#### Problem requirements:
Copy the material below line for line with every caption unchanged, and leave the pictures out.

#### The records:
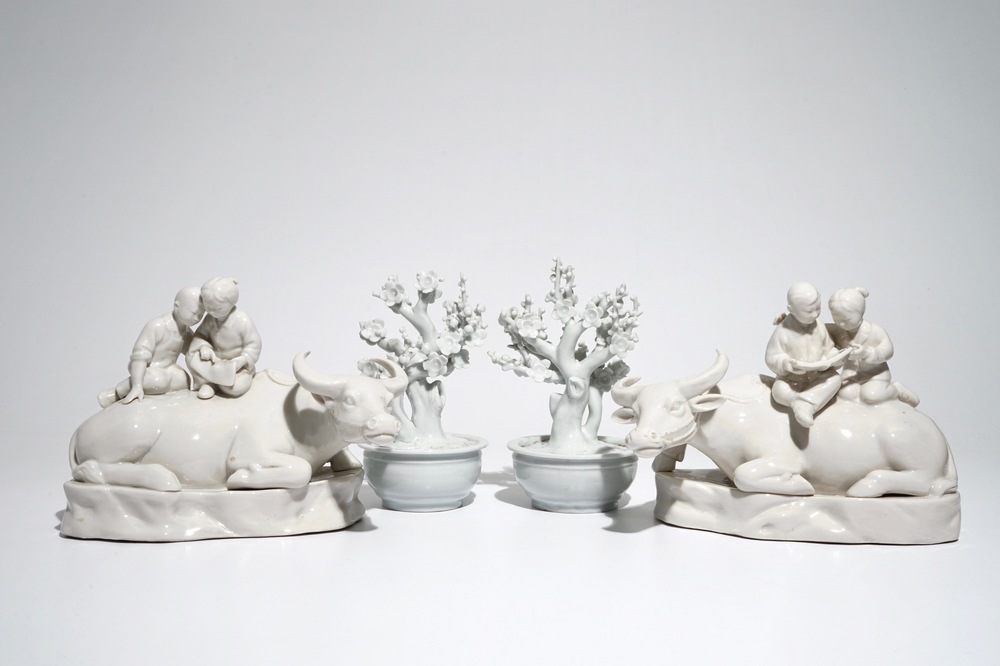 A pair of Chinese Dehua blanc de Chine prunus trees, Kangxi, and a pair of water buffalos with children, 20th C.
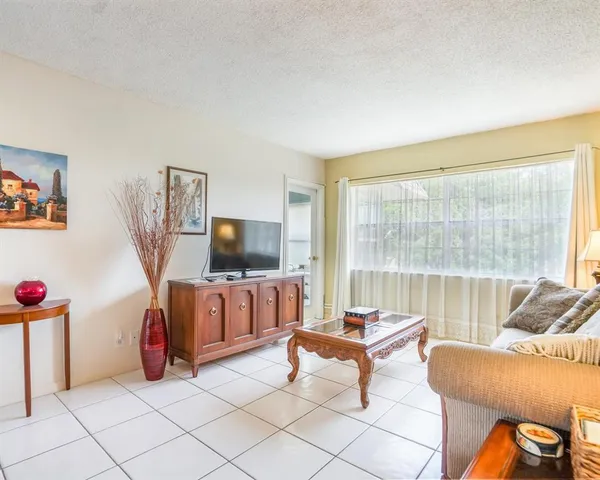 a living room with furniture a flat screen tv and floor to ceiling window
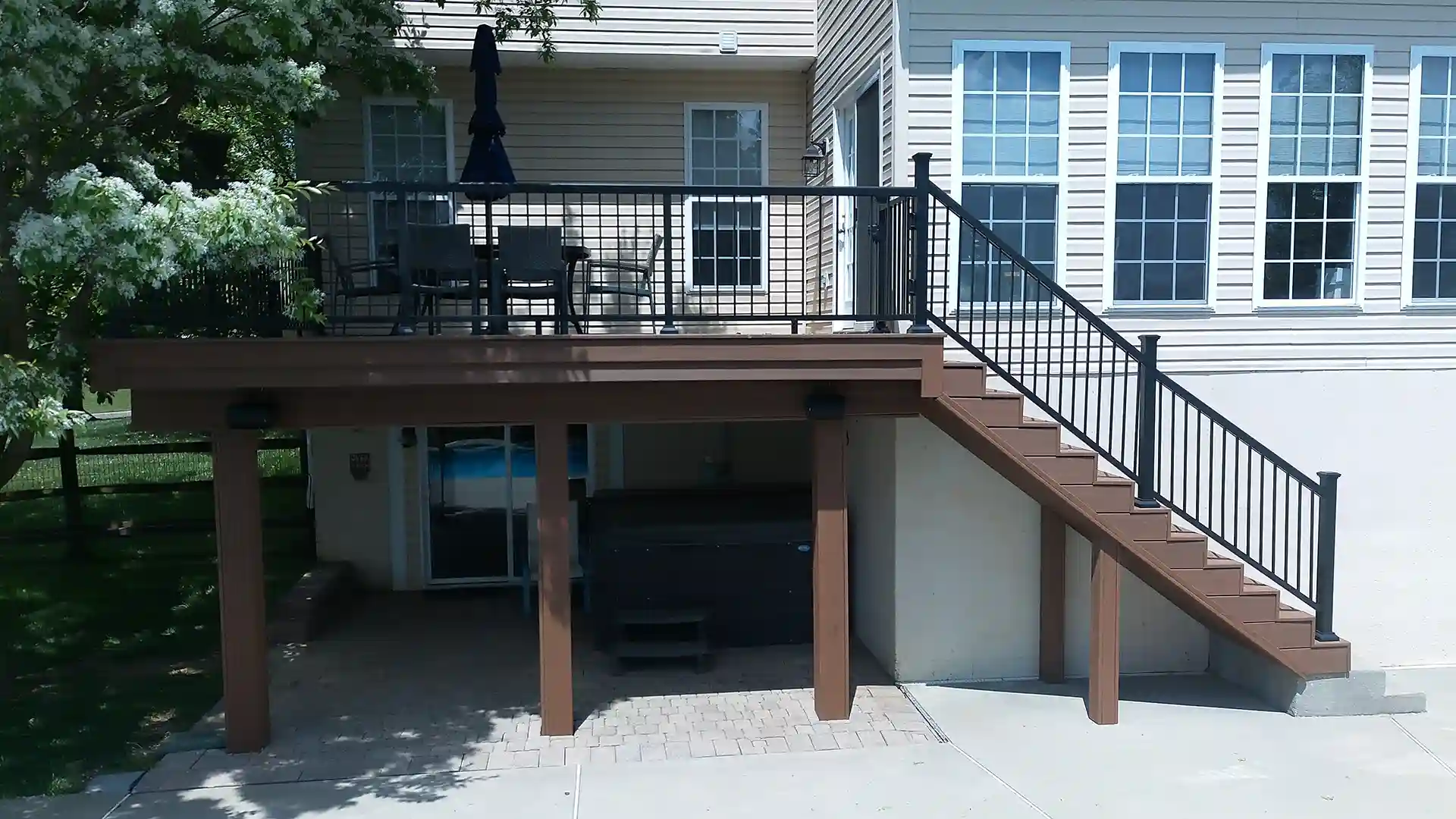Raised composite deck with black railings and stairs, creating a covered patio area below with pavers and a built-in hot tub.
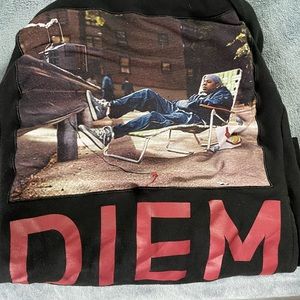 This is a Diem designed hoodie. The front patch is sewn on. It is was worn a lot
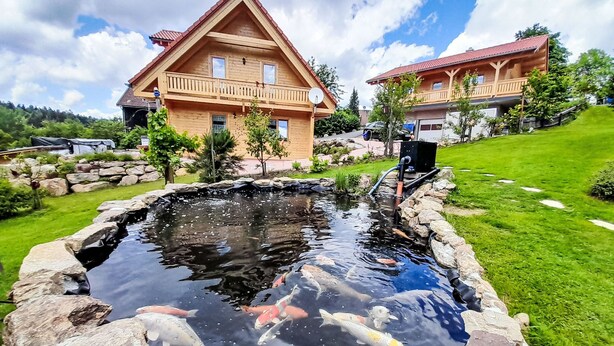 Une maison en bois avec un étang et des carpes koï.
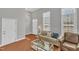 Cozy living room with large windows, hardwood floors, and neutral decor at 10510 Sablewood Dr # 108, Raleigh, NC 27617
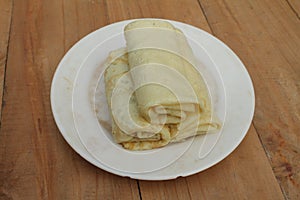 Spring rolls on a white ceramic plate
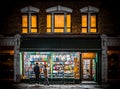 Couple looking in shop window lit up at night book store late opening covers with glowing windows romantic street scene browsing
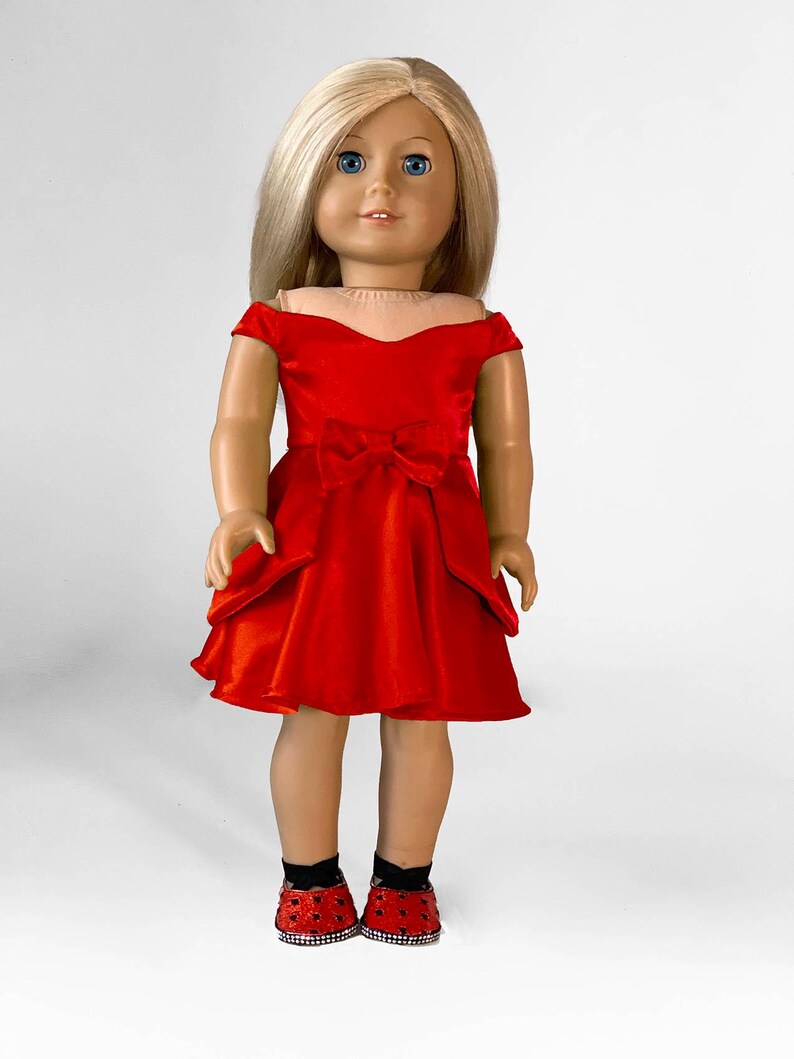 May include: A doll with blonde hair and blue eyes wearing a red dress with a bow and matching red shoes with black accents. The doll is standing against a white background.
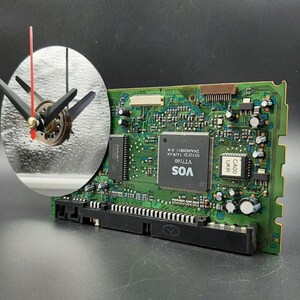 May include: A green circuit board with black components and text that reads "VOS V71100 01232D TAIWAN 22400311".
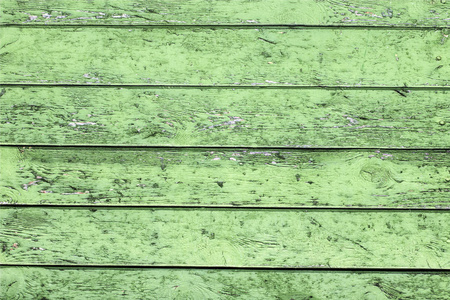天然木质背景。旧漆绿色板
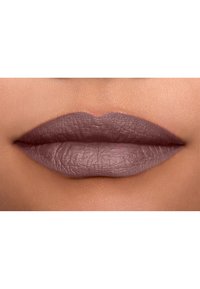 Matt läppstift i en dämpad mauve nyans, som framhäver glatta, fylliga läppar med en texturerad finish och subtila veck, mot en mjuk hudbakgrund.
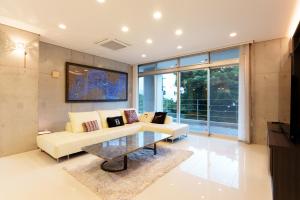 a living room with a couch and a table at Villa Sirene Ishigaki in Ishigaki Island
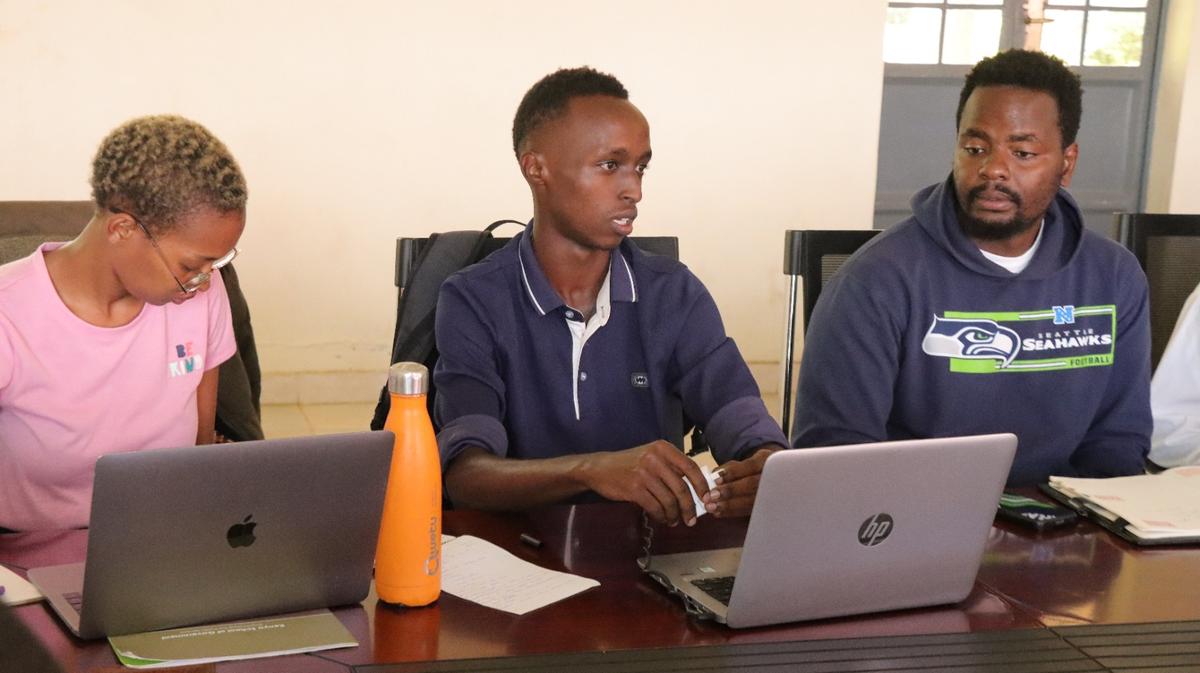 Ganjisha students working together on laptops during a training session in Narok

#### Expected output:
 A pair of Chinese Dehua blanc de Chine prunus trees, Kangxi, and a pair of water buffalos with children, 20th C.
 a living room with furniture a flat screen tv and floor to ceiling window
Raised composite deck with black railings and stairs, creating a covered patio area below with pavers and a built-in hot tub.
 This is a Diem designed hoodie. The front patch is sewn on. It is was worn a lot
 Une maison en bois avec un étang et des carpes koï.
 Cozy living room with large windows, hardwood floors, and neutral decor at 10510 Sablewood Dr # 108, Raleigh, NC 27617
 Spring rolls on a white ceramic plate
 Couple looking in shop window lit up at night book store late opening covers with glowing windows romantic street scene browsing
 May include: A doll with blonde hair and blue eyes wearing a red dress with a bow and matching red shoes with black accents. The doll is standing against a white background.
 May include: A green circuit board with black components and text that reads "VOS V71100 01232D TAIWAN 22400311".
天然木质背景。旧漆绿色板
 Matt läppstift i en dämpad mauve nyans, som framhäver glatta, fylliga läppar med en texturerad finish och subtila veck, mot en mjuk hudbakgrund.
 a living room with a couch and a table at Villa Sirene Ishigaki in Ishigaki Island
 Ganjisha students working together on laptops during a training session in Narok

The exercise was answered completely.